Araştırmaya göre; Türkiye’deki girişimcilerin dijital dönüşüm konusunda, son 12 ayda kayda değer bir artış gösterdiği, anket katılımcılarının büyük bir bölümünün dijital araçlara olan yatırımlarını artırdığı ve iş süreçlerine bu teknolojileri entegre ettiği görülüyor. Araştırmada, Türkiye’de AI kullanım oranının %74 ile bölge geneli ortalaması olan %61’in üzerinde yer alması dikkat çekiyor.  

Türkiye’deki anket katılımcılarının %76’sı, AI kullanımının operasyonel verimliliği ve üretkenliği önemli ölçüde artırmasını beklerken, bölge genelinde bu oranın %68 olduğu görülüyor. Ayrıca katılımcıların %62’si, yapay zekânın hata oranlarını azaltacağına ve kalite kontrol süreçlerini iyileştireceğine inanırken; %52’si, karar verme süreçlerinin hızlanacağını; %45’i ise rutin görevlerin otomasyonu sayesinde iş gücü maliyetlerinde azalma yaşanacağını öngörüyor. Aynı zamanda %59’u AI’ı veri analitiğinde, %45’i süreç otomasyonunda kullanırken; müşteri destek hizmetlerinde ve pazarlama optimizasyonunda kullanımın %34 oranında olduğu görülüyor. Diğer yandan katılımcıların %48’i hassas bilgilere yetkisiz erişim ve yasal çerçevenin belirsizliğinden de endişe duyuyor. Bu durum, girişimcilerin stratejik kararlarını şekillendiriyor.

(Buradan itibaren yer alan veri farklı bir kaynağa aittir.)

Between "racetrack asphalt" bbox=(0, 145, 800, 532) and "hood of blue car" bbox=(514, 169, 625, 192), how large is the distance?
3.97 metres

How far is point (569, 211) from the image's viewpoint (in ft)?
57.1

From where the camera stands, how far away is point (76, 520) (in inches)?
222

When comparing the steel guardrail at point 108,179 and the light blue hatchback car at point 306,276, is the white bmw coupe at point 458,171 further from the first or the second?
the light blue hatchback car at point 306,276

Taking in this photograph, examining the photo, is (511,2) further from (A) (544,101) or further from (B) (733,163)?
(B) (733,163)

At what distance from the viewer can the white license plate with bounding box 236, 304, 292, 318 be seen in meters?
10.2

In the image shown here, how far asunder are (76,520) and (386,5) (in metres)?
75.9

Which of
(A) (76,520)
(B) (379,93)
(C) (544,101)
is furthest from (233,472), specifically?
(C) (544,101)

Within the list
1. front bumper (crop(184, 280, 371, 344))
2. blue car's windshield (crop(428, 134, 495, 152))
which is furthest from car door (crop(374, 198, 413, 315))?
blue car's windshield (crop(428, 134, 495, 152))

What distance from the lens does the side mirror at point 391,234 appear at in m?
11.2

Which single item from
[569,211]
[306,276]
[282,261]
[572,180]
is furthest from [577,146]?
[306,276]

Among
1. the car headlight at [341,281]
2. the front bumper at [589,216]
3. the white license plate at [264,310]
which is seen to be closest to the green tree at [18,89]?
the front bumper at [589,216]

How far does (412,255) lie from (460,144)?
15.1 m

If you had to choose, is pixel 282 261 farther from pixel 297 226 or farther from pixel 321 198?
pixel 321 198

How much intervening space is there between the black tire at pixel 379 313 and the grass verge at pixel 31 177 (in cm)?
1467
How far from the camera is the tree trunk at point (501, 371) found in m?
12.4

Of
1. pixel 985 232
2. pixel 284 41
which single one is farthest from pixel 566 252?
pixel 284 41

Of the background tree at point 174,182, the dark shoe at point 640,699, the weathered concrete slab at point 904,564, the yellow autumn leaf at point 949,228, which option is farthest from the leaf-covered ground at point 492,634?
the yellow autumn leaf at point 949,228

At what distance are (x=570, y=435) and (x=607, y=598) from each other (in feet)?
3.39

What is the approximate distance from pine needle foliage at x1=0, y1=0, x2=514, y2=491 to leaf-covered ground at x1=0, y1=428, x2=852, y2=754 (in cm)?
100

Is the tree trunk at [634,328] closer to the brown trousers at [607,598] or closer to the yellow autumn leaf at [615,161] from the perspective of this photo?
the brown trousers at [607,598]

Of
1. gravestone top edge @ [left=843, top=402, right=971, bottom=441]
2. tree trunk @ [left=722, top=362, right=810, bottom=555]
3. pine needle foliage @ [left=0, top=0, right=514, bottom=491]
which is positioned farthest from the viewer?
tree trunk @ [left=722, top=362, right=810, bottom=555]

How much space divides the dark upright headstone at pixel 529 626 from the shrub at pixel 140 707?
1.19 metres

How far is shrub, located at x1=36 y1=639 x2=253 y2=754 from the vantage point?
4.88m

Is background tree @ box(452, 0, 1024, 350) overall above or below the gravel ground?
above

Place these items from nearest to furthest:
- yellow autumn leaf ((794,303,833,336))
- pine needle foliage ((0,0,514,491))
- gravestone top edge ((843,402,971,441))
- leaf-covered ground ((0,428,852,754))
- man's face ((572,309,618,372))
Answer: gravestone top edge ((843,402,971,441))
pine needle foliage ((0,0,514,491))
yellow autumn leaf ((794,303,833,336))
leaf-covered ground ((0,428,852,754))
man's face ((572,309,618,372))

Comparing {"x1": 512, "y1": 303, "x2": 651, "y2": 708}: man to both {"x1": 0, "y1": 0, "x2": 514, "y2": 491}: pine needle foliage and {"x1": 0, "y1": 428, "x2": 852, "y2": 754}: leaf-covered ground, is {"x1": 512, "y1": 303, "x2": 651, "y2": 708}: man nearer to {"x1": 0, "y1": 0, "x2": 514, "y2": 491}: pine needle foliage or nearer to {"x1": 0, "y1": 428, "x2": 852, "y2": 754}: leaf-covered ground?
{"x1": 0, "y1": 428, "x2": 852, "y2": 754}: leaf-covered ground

Girişimciler, yatırım ve finansman konusunda temkinli bir tutum sergiliyor

Türkiye’deki girişimciler, yatırım stratejilerini şekillendirirken önceliklerini dijital dönüşüm ve operasyonel verimlilik üzerine kuruyor; ekonomik belirsizliklere karşı öz kaynaklara dayalı bir finansman modeli benimsiyor. Önümüzdeki 12 ay içinde yapılması planlanan yatırımların başında %65 oranıyla BT sistemleri ve yazılım güncellemeleri yer alırken; bunu %44 ile süreç otomasyon teknolojileri, %35 ile online satış platformlarının geliştirilmesi ve %33 ile ekipman ya da makine yatırımları takip ediyor. Yeni tesis kurulumu yalnızca %19’luk bir kesim tarafından planlanırken, yatırım planlamayanların oranının %14 olduğu görülüyor. Yatırım kararlarını etkileyen en önemli faktörler arasında ise ekonomik riskler (%60) geliyor. Faiz oranlarındaki artış ve olumsuz kredi koşulları da %49 oranında yatırım iştahını sınırlayan unsurlar arasında yer alıyor. Bunun yanı sıra, finansal kaynaklara erişim zorluğu (%44), yatırım fırsatı eksikliği (%26) ve geri dönüş endişesi (%21) gibi etkenler de girişimcilerin risk algısını şekillendiriyor.

Bölge geneliyle kıyaslandığında Türkiye, %58’e karşı %65 oranında BT yatırımlarında daha kararlı bir görünüm çiziyor. Ancak regülasyon ve siyasi belirsizliğin Türkiye’de, bölge geneline kıyasla %37’e karşı %53 oranında daha yüksek olduğu görülüyor.

İş gücü yönetimi ve gelişimi için stratejik yaklaşımlar gerekiyor

Araştırma verilerine göre, Türkiye’deki girişimcilerin %44’ü önümüzdeki 12 ayda tam zamanlı çalışan alımı planlıyor, %42’si mevcut kadroyu korumayı tercih ediyor. İşe alım sürecinde karşılaşılan en önemli zorlukların başında da rekabetçi maaş ve yan haklar sunmak (%56), gerekli becerilere sahip aday bulmak (%53), deneyimli aday eksikliği (%49), aday beklentilerini karşılamak (%30) yer alıyor. İş gücünün yönetimi açısından ise girişimcilerin %58’i yetenekleri çekme ve elde tutmanın en büyük zorluk olduğunu belirtiyor. Bunu, %53 oranıyla çalışan bağlılığını ve kurum kültürünü sürdürme, rekabetçi maaş ve yan haklar sunarken iş gücü maliyetlerini kontrol altında tutma zorunluluğu takip ediyor.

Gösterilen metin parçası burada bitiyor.